◆ Work item A:
Translate this sentence from the article on Evanston Township High School into Spanish: "We stay up all night wrestling with these decisions," Principal Campbell stated.
◆ Work item B:
According to the article on Evanston Township High School, how long will ETHS stay on remote learning?
◆ Work item C:
Print the part of the article on Evanston Township High School between "Witherspoon and ETHS" and "re-opening the building.", inclusive.

◆ Quoted passage:
● ● ● ● ●

The second semester at Evanston Township High School opened this week the same way the first semester did — online. But District 202 Superintendent Eric Witherspoon said, “@e are committed to go to the hybrid model some time this semester.”
Witherspoon and ETHS principal Marcus Campbell addressed the coronavirus pandemic Friday morning on their “E-Town Live” YouTube program.
The superintendent said ETHS will stay on remote learning at least through January, and with a new, more infectious strain of COVID-19 starting to spread through the country, there’s no target date for re-opening the building.
“We stay up all night wrestling with these decisions,” Principal Campbell stated. “We put equity at the forefront, so what works for one district may not work for one like ours,” he added. ETHS is more diverse than many other districts, and COVID-19 has taken a higher toll on Black and Hispanic communities.

● ● ● ● ●

◆ Collected data entries:
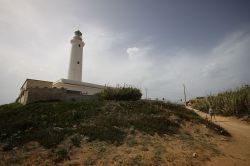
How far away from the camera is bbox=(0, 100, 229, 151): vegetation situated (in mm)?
9508

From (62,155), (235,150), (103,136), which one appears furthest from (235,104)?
(62,155)

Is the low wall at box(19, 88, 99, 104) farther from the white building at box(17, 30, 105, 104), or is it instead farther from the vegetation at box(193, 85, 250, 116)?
the vegetation at box(193, 85, 250, 116)

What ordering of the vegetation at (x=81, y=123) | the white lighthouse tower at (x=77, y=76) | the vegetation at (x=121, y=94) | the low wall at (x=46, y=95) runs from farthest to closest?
the white lighthouse tower at (x=77, y=76)
the vegetation at (x=121, y=94)
the low wall at (x=46, y=95)
the vegetation at (x=81, y=123)

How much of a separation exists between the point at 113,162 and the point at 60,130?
4227 mm

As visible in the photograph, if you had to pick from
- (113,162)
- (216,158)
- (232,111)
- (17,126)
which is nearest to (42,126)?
(17,126)

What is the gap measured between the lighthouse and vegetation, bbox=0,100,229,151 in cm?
1661

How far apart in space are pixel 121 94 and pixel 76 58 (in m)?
15.4

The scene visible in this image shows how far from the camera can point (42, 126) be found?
11.0 meters

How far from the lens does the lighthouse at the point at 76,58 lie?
31.4 meters

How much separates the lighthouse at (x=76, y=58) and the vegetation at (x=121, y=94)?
12268 millimetres

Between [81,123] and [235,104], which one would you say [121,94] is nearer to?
[81,123]

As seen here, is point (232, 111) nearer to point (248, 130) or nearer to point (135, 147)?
point (248, 130)

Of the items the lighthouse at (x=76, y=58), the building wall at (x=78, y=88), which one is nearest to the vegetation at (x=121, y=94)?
the building wall at (x=78, y=88)

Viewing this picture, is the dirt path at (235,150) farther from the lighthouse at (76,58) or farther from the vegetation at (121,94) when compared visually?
the lighthouse at (76,58)
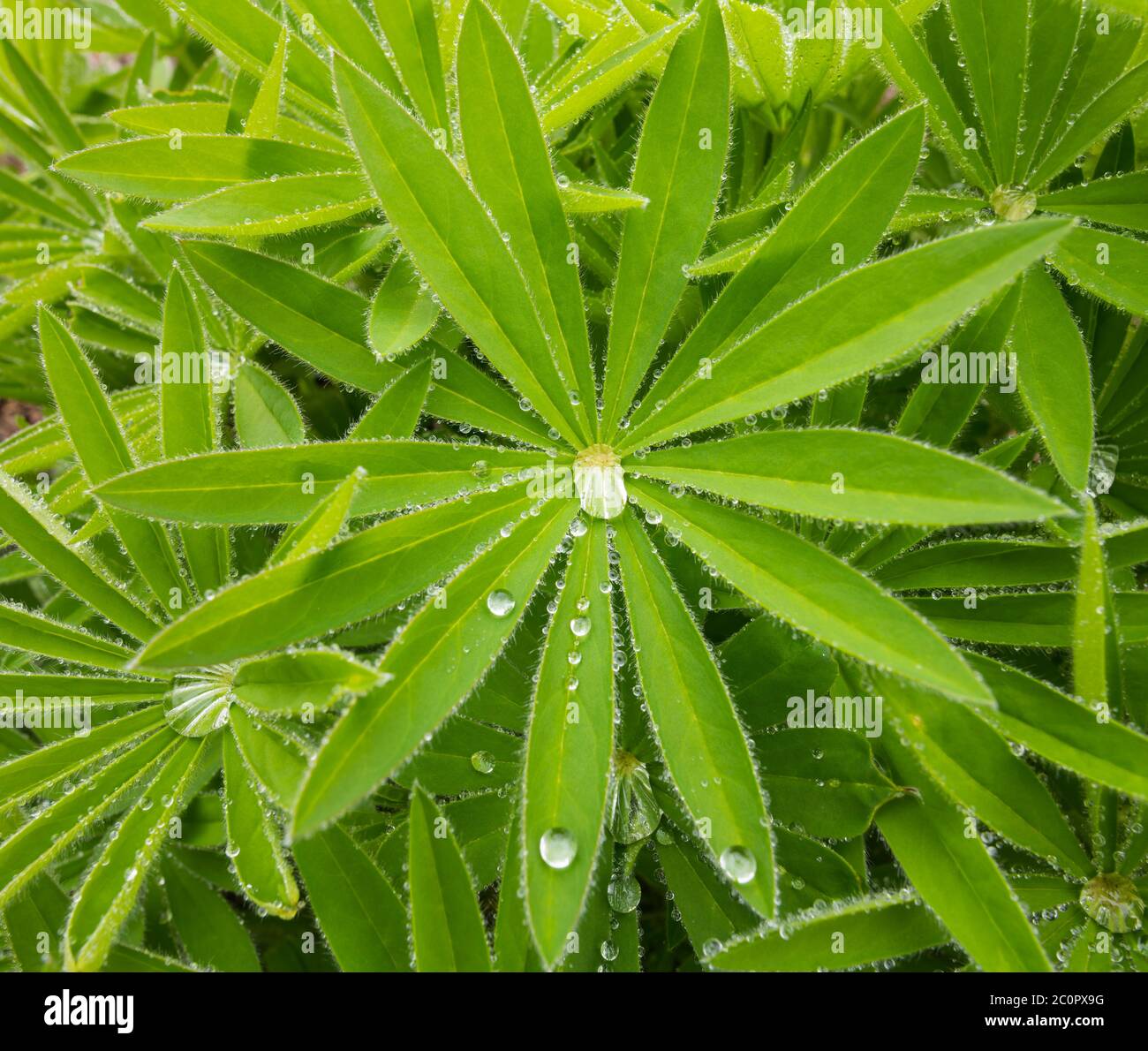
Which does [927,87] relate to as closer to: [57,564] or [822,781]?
[822,781]

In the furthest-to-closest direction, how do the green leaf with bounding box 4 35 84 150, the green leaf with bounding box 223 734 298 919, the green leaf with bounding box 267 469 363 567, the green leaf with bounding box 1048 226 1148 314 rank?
the green leaf with bounding box 4 35 84 150 → the green leaf with bounding box 1048 226 1148 314 → the green leaf with bounding box 223 734 298 919 → the green leaf with bounding box 267 469 363 567

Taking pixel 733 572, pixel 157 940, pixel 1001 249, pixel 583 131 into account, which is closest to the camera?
pixel 1001 249

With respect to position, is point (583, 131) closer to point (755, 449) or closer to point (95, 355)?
point (755, 449)

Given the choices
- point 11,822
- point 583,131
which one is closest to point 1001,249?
point 583,131

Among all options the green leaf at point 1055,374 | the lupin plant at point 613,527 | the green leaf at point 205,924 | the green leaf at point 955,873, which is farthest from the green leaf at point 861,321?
the green leaf at point 205,924

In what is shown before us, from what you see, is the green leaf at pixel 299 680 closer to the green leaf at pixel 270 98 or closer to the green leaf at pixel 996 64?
the green leaf at pixel 270 98

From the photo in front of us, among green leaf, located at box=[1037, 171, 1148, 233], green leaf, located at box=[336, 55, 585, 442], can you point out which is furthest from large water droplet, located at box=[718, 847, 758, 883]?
green leaf, located at box=[1037, 171, 1148, 233]

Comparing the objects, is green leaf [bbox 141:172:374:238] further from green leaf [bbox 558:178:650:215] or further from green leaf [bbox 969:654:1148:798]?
green leaf [bbox 969:654:1148:798]
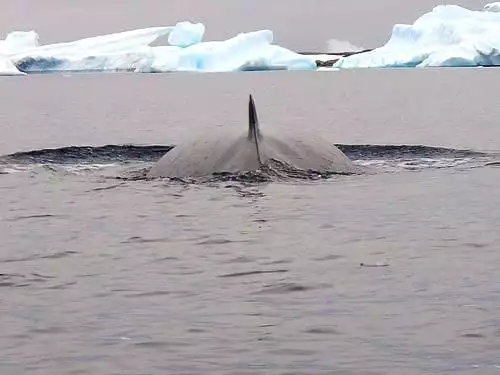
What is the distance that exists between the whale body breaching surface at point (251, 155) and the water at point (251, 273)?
56cm

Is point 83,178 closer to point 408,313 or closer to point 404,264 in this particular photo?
point 404,264

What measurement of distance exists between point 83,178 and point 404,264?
1017cm

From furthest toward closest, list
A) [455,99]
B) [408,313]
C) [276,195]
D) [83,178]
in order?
[455,99]
[83,178]
[276,195]
[408,313]

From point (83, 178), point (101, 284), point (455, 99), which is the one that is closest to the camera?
point (101, 284)

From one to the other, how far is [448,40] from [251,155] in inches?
3564

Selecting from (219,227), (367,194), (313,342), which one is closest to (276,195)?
(367,194)

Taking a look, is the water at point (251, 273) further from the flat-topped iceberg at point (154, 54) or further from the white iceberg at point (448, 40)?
the flat-topped iceberg at point (154, 54)

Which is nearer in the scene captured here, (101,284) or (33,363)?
(33,363)

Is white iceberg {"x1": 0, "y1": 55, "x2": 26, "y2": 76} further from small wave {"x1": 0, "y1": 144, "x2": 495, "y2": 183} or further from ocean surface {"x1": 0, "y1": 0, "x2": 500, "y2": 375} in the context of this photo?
ocean surface {"x1": 0, "y1": 0, "x2": 500, "y2": 375}

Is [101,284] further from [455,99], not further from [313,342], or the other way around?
[455,99]

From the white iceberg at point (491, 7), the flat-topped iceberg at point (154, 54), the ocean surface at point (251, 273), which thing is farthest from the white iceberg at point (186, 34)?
the ocean surface at point (251, 273)

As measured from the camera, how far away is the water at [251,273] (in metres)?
7.27

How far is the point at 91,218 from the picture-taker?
13734mm

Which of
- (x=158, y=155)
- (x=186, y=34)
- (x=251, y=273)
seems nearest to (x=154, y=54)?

● ● ● ● ●

◆ Exercise output A:
"Pasamos la noche en vela lidiando con estas decisiones", afirmó el director Campbell.

◆ Exercise output B:
At least through January.

◆ Exercise output C:
Witherspoon and ETHS principal Marcus Campbell addressed the coronavirus pandemic Friday morning on their “E-Town Live” YouTube program.
The superintendent said ETHS will stay on remote learning at least through January, and with a new, more infectious strain of COVID-19 starting to spread through the country, there’s no target date for re-opening the building.